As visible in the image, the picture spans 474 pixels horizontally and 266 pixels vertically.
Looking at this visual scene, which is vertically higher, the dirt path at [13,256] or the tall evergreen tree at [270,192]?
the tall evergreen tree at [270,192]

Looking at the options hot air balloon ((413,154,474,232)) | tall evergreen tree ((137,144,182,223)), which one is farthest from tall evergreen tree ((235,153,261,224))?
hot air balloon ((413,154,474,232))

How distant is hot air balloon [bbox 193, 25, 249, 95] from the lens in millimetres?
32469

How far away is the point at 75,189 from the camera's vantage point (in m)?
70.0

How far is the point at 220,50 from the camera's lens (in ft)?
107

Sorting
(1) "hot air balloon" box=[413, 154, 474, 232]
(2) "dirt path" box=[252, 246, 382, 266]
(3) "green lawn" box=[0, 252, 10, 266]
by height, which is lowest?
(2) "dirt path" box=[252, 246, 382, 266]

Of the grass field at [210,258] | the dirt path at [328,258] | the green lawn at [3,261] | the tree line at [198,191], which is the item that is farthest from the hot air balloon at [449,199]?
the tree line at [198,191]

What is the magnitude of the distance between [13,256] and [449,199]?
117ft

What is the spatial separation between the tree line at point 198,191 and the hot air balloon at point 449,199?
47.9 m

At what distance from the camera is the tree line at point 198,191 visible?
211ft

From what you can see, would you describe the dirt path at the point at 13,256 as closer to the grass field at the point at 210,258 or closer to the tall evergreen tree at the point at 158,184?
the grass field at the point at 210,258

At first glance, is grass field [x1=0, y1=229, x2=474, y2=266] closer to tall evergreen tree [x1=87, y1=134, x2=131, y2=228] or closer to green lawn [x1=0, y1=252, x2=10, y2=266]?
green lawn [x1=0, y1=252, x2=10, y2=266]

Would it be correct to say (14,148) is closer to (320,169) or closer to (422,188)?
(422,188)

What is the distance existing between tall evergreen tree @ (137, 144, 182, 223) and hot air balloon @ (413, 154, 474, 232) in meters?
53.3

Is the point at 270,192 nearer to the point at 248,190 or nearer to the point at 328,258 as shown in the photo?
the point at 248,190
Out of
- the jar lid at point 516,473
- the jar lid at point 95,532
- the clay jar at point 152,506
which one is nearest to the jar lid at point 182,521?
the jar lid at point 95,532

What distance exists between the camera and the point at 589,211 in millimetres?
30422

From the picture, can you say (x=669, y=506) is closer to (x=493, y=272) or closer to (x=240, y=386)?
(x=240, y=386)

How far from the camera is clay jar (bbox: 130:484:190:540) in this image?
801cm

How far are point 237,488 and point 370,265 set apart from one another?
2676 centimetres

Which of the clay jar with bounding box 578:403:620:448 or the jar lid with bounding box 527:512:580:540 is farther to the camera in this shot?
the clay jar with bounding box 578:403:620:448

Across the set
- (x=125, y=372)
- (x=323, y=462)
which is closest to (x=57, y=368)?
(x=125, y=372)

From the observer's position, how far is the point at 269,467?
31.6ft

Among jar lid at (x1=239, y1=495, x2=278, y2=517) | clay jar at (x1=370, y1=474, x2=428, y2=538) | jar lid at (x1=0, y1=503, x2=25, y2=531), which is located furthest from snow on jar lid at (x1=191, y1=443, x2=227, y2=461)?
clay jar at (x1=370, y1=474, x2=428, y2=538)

.....

**WHAT NEEDS TO BE DONE:** Arrange everything from the line containing "Among jar lid" down to the end of the items as a two-column CSV with the headers text and answer. Use one row per item, put each field in quotes, and replace any line breaks with spaces.

**EXERCISE RESPONSE:**
text,answer
"Among jar lid at (x1=239, y1=495, x2=278, y2=517) | clay jar at (x1=370, y1=474, x2=428, y2=538) | jar lid at (x1=0, y1=503, x2=25, y2=531), which is located furthest from snow on jar lid at (x1=191, y1=443, x2=227, y2=461)?","clay jar at (x1=370, y1=474, x2=428, y2=538)"